§ **Page**
One of IT's biggest jobs is the storage and archiving of data, and with an endless variety of ever-changing storage media and a confusing thicket of compliance rules that change from industry to industry, it's never easy to find the right storage strategy for any particular organization at any particular moment in time. In an Enterprise Systems interview about storage strategies, Jim O'Connor, director of product marketing at Bus-Tech, says archiving is especially complicated and hard to get right.
Although the data is static and a company will rarely, if ever, need to access it, those with the ability to do so quickly and efficiently are light years ahead of those that treat it otherwise. Today's investments in archiving have foolishly become focused entirely on media capacity. Unfortunately, cramming more information into historically unreliable, complicated, and inefficient media will only exacerbate any future problems that arise.
And despite all the storage innovations of the past 20 years, it's interesting how IT clings to tape,because it's "a legacy technology with deep market penetration (meaning less upfront investment), and...a relatively stationary medium"

§ **Dataset extract**
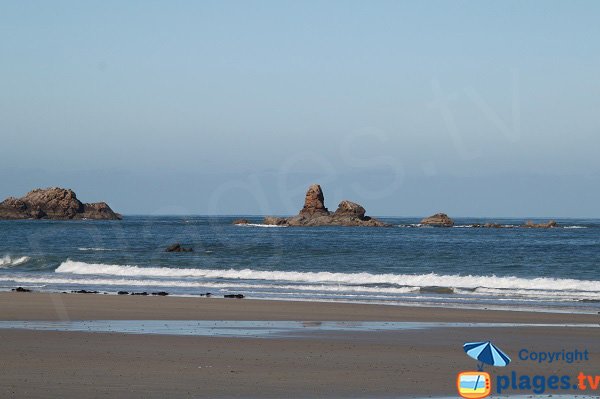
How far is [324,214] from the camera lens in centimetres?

--

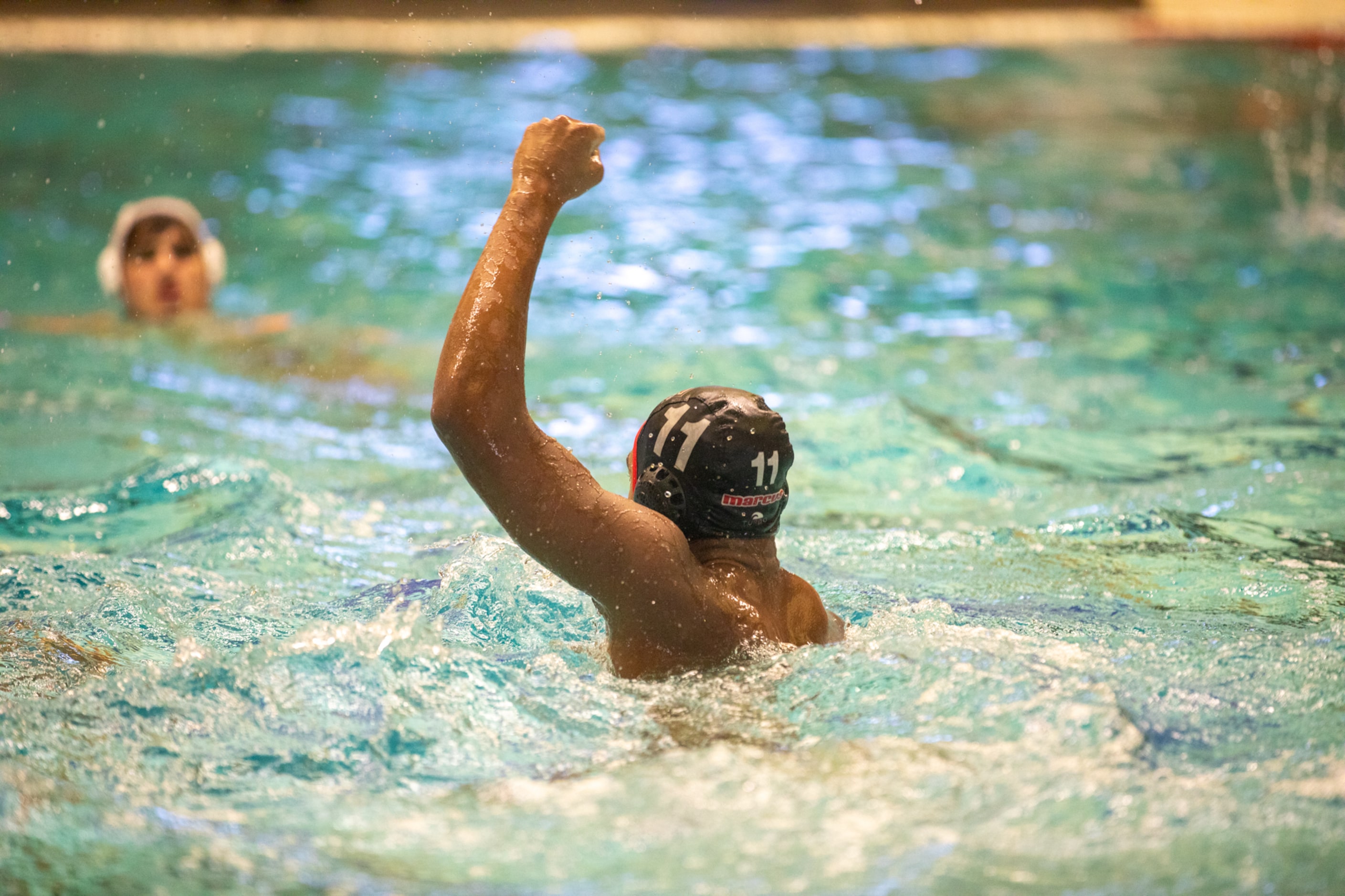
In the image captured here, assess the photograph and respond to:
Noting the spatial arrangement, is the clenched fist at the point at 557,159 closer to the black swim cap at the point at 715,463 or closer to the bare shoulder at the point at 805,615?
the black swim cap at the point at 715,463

§ **Given request 1**
In the article on data archiving, what position does Jim O'Connor hold at Bus-Tech?
§ **Given request 2**
Carry on the article on data archiving from the point where it stops.
The records were drawn from a different source than the article on data archiving.

§ **Exercise output 1**
Director of product marketing.

§ **Exercise output 2**
Unlike newer open systems technologies, tape is an "all-or-nothing" medium when it comesbackward or cross-vendor compatibility. Tape continues to evolve, but rapid changes in the technology have, in many cases, done more harm than good. For example, one of the leading tape manufacturers introduced seven new "generations" of tape technology in a 10-year span. Not only are the migrations between generations slow, but they're costly, and new tape technologies still fall short in meeting the performance or lifespan requirements of e-discovery and compliance.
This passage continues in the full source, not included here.